Pese a que paso la mayor parte del día solo y en silencio, todavía doy una enorme trascendencia a los silencios y a la falta de respuesta, cualquiera que sea, quizá porque yo soy muy lenguaraz y bocazas. Un tipo incapaz de quedarse callado.

Tratándose de silencios deliberados, los hay de muchas clases. Está el silencio administrativo, que suelen usar los poderosos y los canallas para negar un favor o una atención merecida; el silencio huraño, que se suele encontrar en individuos tímidos (y en muchos que se consideran a sí mismos tímidos pero que en realidad son unos maleducados); el silencio de los místicos, que nunca he entendido del todo porque es solemne (también se puede tener una experiencia mística cantando a voz en cuello); el silencio melancólico, que evita las ganas de llorar; el de la atención, que sirve al recogimiento y la concentración; el silencio circunspecto, que permite simular una inteligencia que no se posee; el del desprecio, que no necesita explicación; el del recato y el decoro, que son misercordes con el otro; el silencio del ofendido, que es una manera infantil de reprochar y está a un paso del resentimiento; y, naturalmente, el silencio desamorado.

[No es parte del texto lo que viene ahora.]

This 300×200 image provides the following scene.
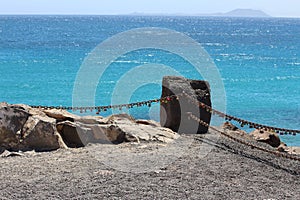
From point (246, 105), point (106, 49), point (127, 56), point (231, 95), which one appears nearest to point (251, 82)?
point (231, 95)

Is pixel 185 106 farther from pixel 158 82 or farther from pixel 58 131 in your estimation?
pixel 158 82

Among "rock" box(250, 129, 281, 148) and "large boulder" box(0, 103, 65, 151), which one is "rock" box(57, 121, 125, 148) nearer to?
"large boulder" box(0, 103, 65, 151)

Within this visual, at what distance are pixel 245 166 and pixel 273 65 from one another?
44.0 meters

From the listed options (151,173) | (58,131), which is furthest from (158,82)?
(151,173)

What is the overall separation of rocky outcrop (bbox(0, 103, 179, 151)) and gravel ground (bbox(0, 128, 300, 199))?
0.40m

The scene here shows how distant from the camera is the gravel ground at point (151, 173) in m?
9.01

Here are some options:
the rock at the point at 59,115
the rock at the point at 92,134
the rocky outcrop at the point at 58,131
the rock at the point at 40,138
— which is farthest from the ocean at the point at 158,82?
the rock at the point at 40,138

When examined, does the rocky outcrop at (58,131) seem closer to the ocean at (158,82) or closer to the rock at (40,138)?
the rock at (40,138)

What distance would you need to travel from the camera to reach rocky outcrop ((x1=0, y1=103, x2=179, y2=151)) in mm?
12188

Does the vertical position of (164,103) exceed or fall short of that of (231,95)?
it exceeds it

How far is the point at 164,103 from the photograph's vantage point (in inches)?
556

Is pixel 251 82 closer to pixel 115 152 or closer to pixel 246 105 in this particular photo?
pixel 246 105

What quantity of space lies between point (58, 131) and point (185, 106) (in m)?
3.38

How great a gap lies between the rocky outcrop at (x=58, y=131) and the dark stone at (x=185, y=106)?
0.71m
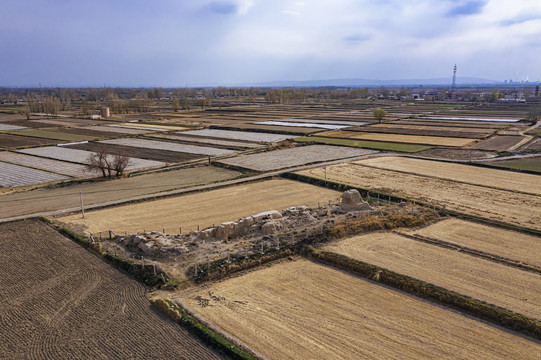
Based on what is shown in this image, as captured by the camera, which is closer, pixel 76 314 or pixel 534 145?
pixel 76 314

Este último es inequívoco, inconfundible. De todos los silencios posibles, es el más elocuente y el más inexcusable porque no dice nada per se y, sin embargo, comunica algo a quien está dedicado. Parece responder a un código pero es la falta absoluta del código puesto que usa todos los demás modelos de silencio indistintamente. En realidad es como una fractura, una elisión mortal en el vínculo amoroso que, como sabemos, es un flujo permanente de palabras asociado a una atracción sexual. Amor –dice Lacan– es sólo “hablar de amor”.

(¿No dices nada? Entonces es que no me quieres…)

El silencio desamorado hace saber al otro que ya no es amado. Es un signo funesto, un signo de muerte.